The Discourse Laboratory, under the direction of Sandra Carberry, addresses problems related to discourse and dialogue. The Graphs project treats information graphics (bar charts, line graphs, etc.) as a form of discourse with a communicative goal. We are applying language understanding and generation techniques to index, store, and retrieve graphics from a digital library, to develop an interactive dialogue system that conveys the content of graphics via speech to individuals with sight impairments, and to develop an interactive graph design assistant that will critique graphs with the objective of improving them so that they achieve their communicative goal. Current collaborators include Dr. Stephanie Elzer (Millersville University), Dr. Dan Chester, and graduate students.

Multi Agent Systems Laboratory (MAS Lab)

447 Smith Hall, Professor Keith Decker

An agent is a computer system capable of flexible, autonomous action in dynamic multi-agent environments. The success of the Internet has shown that computing is no longer only about fast numerical calculation, or isolated information processing. It is now also about interaction and coordination amongst machines, and between machines and people.

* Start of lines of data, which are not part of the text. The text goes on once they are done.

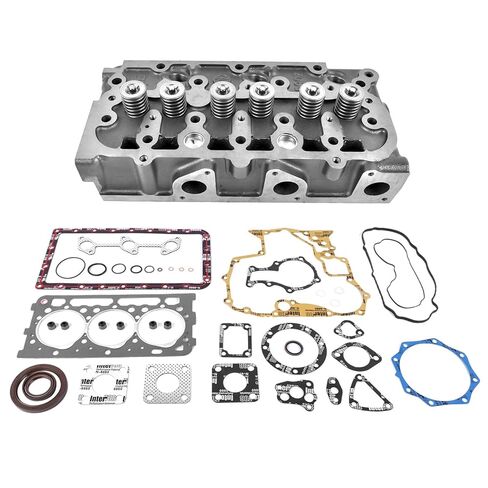 Complete Cylinder Head with Valves & Full Gasket Kit Replacement for Kubota D902 Engine RTV900 Part# H1G90-03040, 1G962-03040 in Saudi Arabia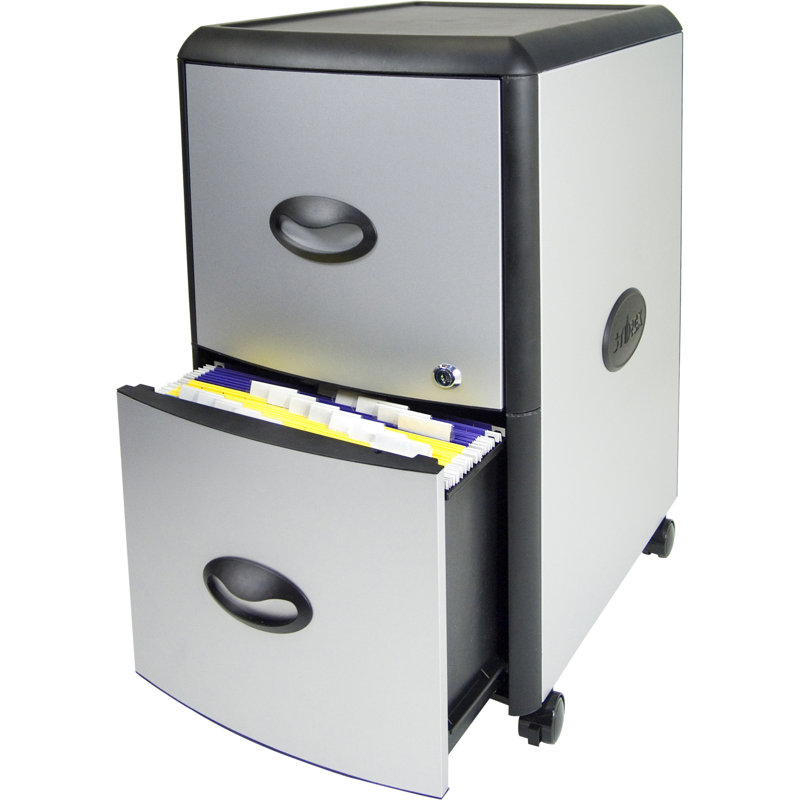 19'' Wide 2 -Drawer Mobile File Cabinet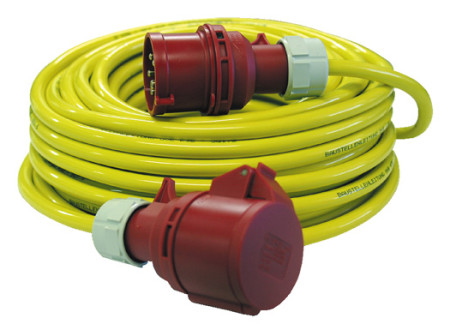Verlängerungskabel CEE MOSER K35 AT-N07 400 V, 25 m, IP 44 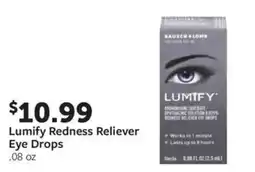 Fareway Lumify Redness Reliever Eye Drops offer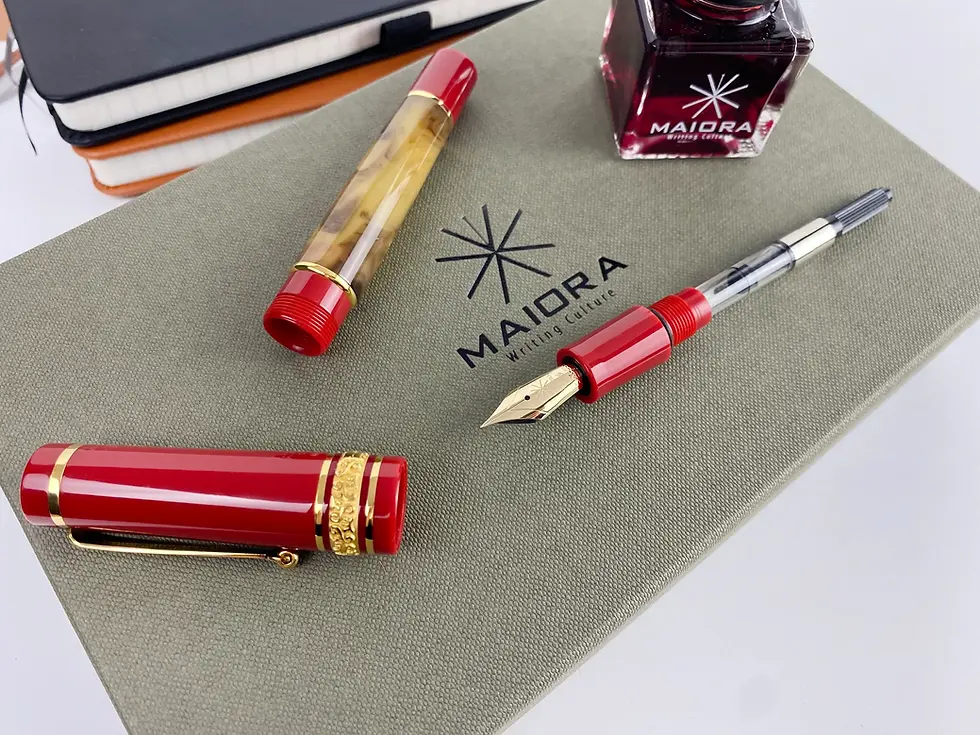 Thumbnail: Maiora Alpha Aurum Limited Edition Fountain w/1.1 14kt Gold Stub Nib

The MAS laboratory focuses on the science of coordination in applications ranging from distributed energy management and emergency response support to scientific information gathering.

Safro Research Group

101 Smith Hall, Professor Ilya Safro

Safro Research Group

Sensify Lab

101 Smith Hall, Professor Matthew Mauriello

The Sensify Lab at the University of Delaware focuses on sensing and data analysis techniques for detecting physical and behavioral phenomena that enable new interactions with technology. Particular emphasis is placed on human-centered design, cyber-physical and software systems that extend user capabilities, and practical applications of technology that address high-value social problems. Areas of interest include: education, health & wellbeing, environmental sustainability, human-building interactions, physical making, and games.

Text Mining Laboratory

102 Smith Hall, Professor Vijay Shanker

The Text Mining Laboratory, directed by Vijay Shanker, is concerned with the development of language technology algorithms to assist scientists to rapidly access relevant information from research literature. Projects include the extraction of targeted information, retrieval of relevant textual passages, and assistance in the knowledge discovery process. A related project involves rapid adaptation of language processing tools that were developed for a general domain to be used in a specific domain. A third project involves multi-disciplinary effort that integrates natural language cues found in large software programs and program analysis for multiple software development and maintenance tasks.

VIMS Vision Laboratory

212 Smith Hall, Professor Chandra Kambhamettu

VIMS (Video/Image Modeling and Synthesis) Lab encompasses research in areas related to computer vision and graphics. Our current research topics include camera systems, structure and motion recovery, stereo vision, facial image analysis, medical image analysis, object recognition and scene understanding, scientific visualization. Work done at VIMS explores solutions to challenging real-world problems such as Arctic ice motion and thickness studies, medical diagnosis and assistive robotics.